What Are the Dynamics of a Motor Tethered to a Tower?

[ataglance05]

Homework Statement

A 50 meter tower is on a flat plane. A 10 kg motor is tethered to the top of the tower by a 100 meter wire. The motor fires with sufficient force that has a constant angular velocity of .75 rad/sec.

1) What is the tension in Newtons on the tether? I think one uses F=mω2r2/r
2) How high off the ground is the object as it spins around the tower?
3) How does the angle that the tether makes with the horizontal vary with the angular velocity? (In other words: What is the equation that relates the angle to the angular velocity?)

Homework Equations

The Attempt at a Solution

Not sure if any of these are right:

1) F=m^2r^2/r
=10(.75)(100)
=750 N
2) Highest point off the ground is 50m because that's how high the tower is.
3)The angle is directly proportional to the angular velocity. (The equation is theta=ωi(T)+1/2(alpha)(T)^2

 

[Dick]

You mean that a 10kg object is tethered to a motor atop a tower, right? You need to draw a force (and geometry) diagram and split into components. Both the tension AND GRAVITY are acting on the circling object. That's why the angle of the tether isn't horizontal.

 

[m2003]

)

I would like to clarify a few points before providing a response to the questions. First, it is important to note that the motor itself does not have a constant angular velocity of .75 rad/sec. It is the object attached to the motor, such as a pendulum or another rotating mass, that has this velocity. Additionally, the equation F=mω2r2/r is incorrect. The correct equation for the tension in the tether is T=mrω2, where T is the tension, m is the mass of the object, r is the length of the tether, and ω is the angular velocity.

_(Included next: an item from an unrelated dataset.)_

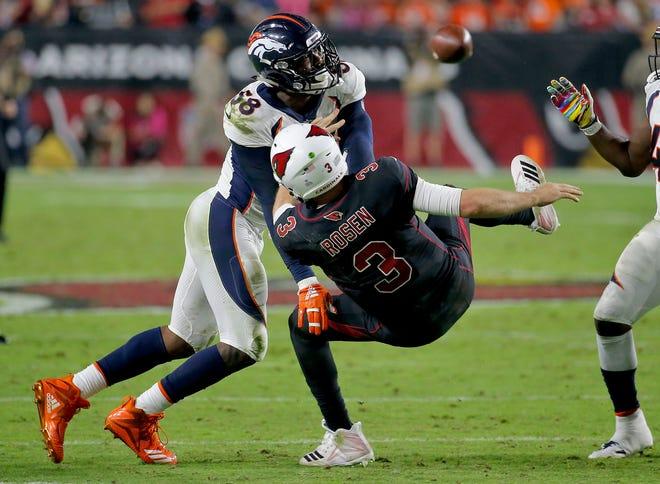Denver Broncos linebacker Von Miller (58) hits Arizona Cardinals quarterback Josh Rosen (3) as he throws during the second half on Thursday.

Now, to answer the questions:

1) The tension in the tether can be calculated using the equation T=mrω2. Plugging in the given values, we get:
T=(10 kg)(.75 rad/sec)^2(100 m)=562.5 N. Therefore, the tension in the tether is 562.5 Newtons.

2) The object attached to the motor will be at a constant height of 50 meters off the ground, as it is attached to the top of the tower.

3) The angle that the tether makes with the horizontal does not vary with the angular velocity. This angle is determined by the length of the tether and the height of the tower, and is not affected by the angular velocity of the object attached to the motor. Therefore, there is no equation that relates the angle to the angular velocity.

In conclusion, the tension in the tether is 562.5 N, the object will remain at a constant height of 50 meters, and the angle of the tether with the horizontal is not affected by the angular velocity.